*KUTIPAN DOKUMEN*.
▼
Oleh: AHMADI SOFYAN
Penulis Buku/Pemerhati Sosial Budaya
“DULU menjadi Anggota Dewan itu benar-benar bekerja, tidak ada main proyek, tidak ada fasilitas, apalagi money politic. Pokoknya bekerja untuk rakyat dan membangun daerah”
(Amung Tjandra)
BICARA tentang Perjuangan Pembentukan Provinsi Kepulauan Bangka Belitung, tidak lepas dari nama sosok ini, Amung Tjandra (Tjen Hon Liong). Bersama Datuk Sri Haji Romawi Latif, sosok ini boleh dikatakan “Kelekak Terakhir” dari perjuangan Pembentukan Provinsi Kepulauan Bangka Belitung yang menginspirasi para pejuang generasi ke-3 (reformasi) sehingga berhasil menjadikan Bangka Belitung memisahkan diri dari Sumatera Selatan.
Penulis merasa bangga sebab banyak waktu bercengkerama dengan Amung Tjandra semasa hidupnya. Bahkan beliau mengangkat penulis menjadi anaknya. “Ahmadi, kamu anak saya, saya dan ibu, angkat kamu sebagai anak” kalimat itu terus terngiang di kepala saya dan ada rasa bangga serta bahagia. Ternyata, anak-anak kandung Pak Amung Tjandra, sampai detik ini, walau Pak Amung Tjandra dan ibu telah tiada, memperlakukan saya seperti saudara kandung. Ketika Pak Amung meninggal dunia, malam sebelum dimakamkan, atas kesepakatan keluarga besar, saya mewakili keluarga untuk memberikan sambutan atas nama keluarga besar Amung Tjandra (Tjen Hon Liong). Pun di pemakamannya, saya diberi kesempatan sama dengan anak-anak kandung beliau guna menabur bunga di tanam pemakaman dan disebut sebagai anak dari Amung Tjandra.
▲
*TUGAS 1*. Salin kembali bagian tulisan tentang Amung Tjandra yang dimulai dari "Oleh: AHMADI SOFYAN" dan berakhir pada "dari Sumatera Selatan.", lalu ubah "Anggota Dewan" menjadi "Wakil Rakyat".
*TUGAS 2*. Dalam tulisan tentang Amung Tjandra, siapa yang bersama Amung Tjandra disebut sebagai “Kelekak Terakhir” perjuangan pembentukan Provinsi Kepulauan Bangka Belitung?

*MATERI DITAMPILKAN*.
▼
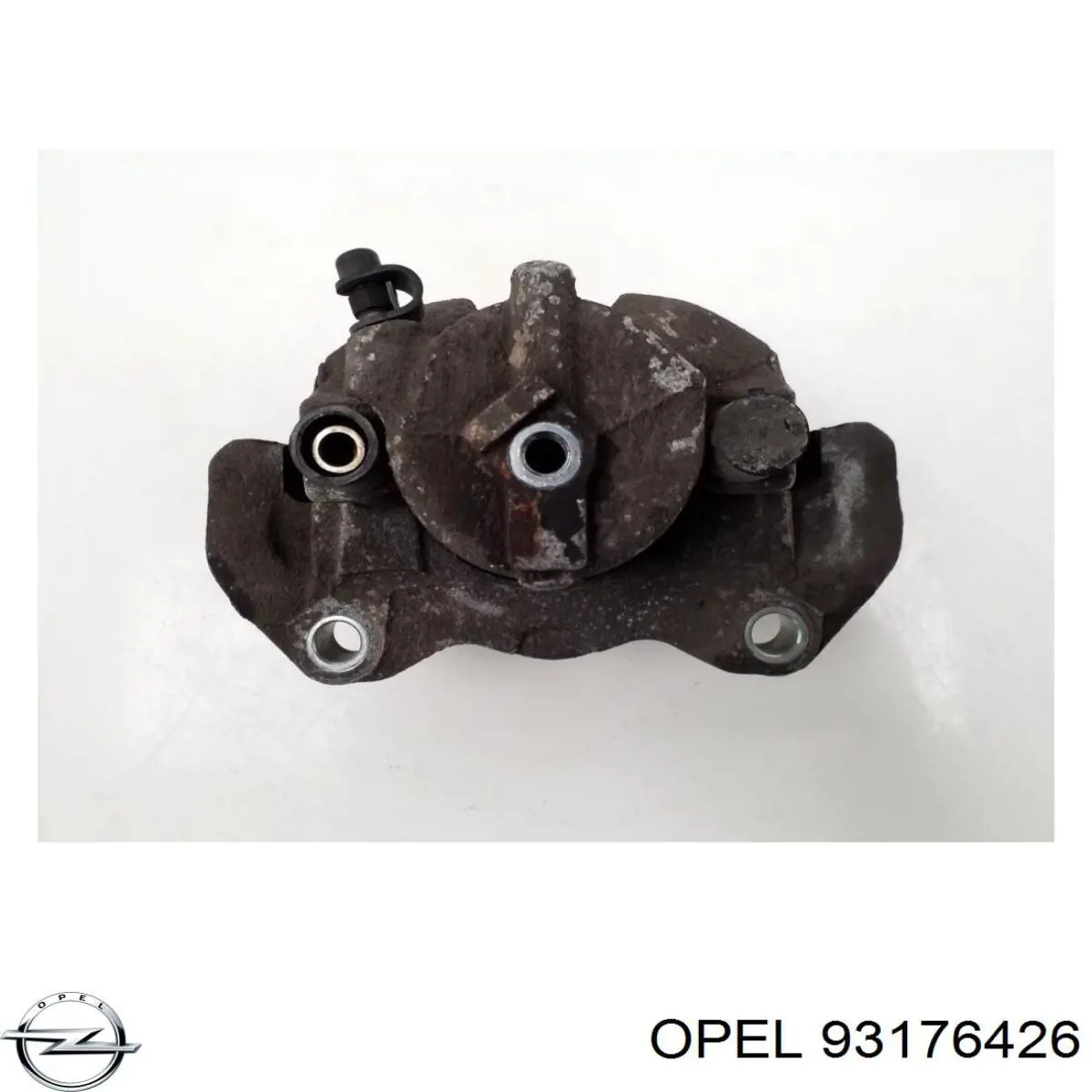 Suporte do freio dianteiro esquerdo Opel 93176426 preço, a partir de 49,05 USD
▲
▼
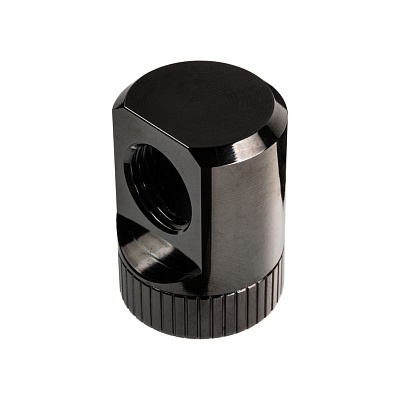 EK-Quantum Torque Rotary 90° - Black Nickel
▲
*JAWABAN 1*.
Oleh: AHMADI SOFYAN
Penulis Buku/Pemerhati Sosial Budaya
“DULU menjadi Wakil Rakyat itu benar-benar bekerja, tidak ada main proyek, tidak ada fasilitas, apalagi money politic. Pokoknya bekerja untuk rakyat dan membangun daerah”
(Amung Tjandra)
BICARA tentang Perjuangan Pembentukan Provinsi Kepulauan Bangka Belitung, tidak lepas dari nama sosok ini, Amung Tjandra (Tjen Hon Liong). Bersama Datuk Sri Haji Romawi Latif, sosok ini boleh dikatakan “Kelekak Terakhir” dari perjuangan Pembentukan Provinsi Kepulauan Bangka Belitung yang menginspirasi para pejuang generasi ke-3 (reformasi) sehingga berhasil menjadikan Bangka Belitung memisahkan diri dari Sumatera Selatan.

*JAWABAN 2*. Datuk Sri Haji Romawi Latif.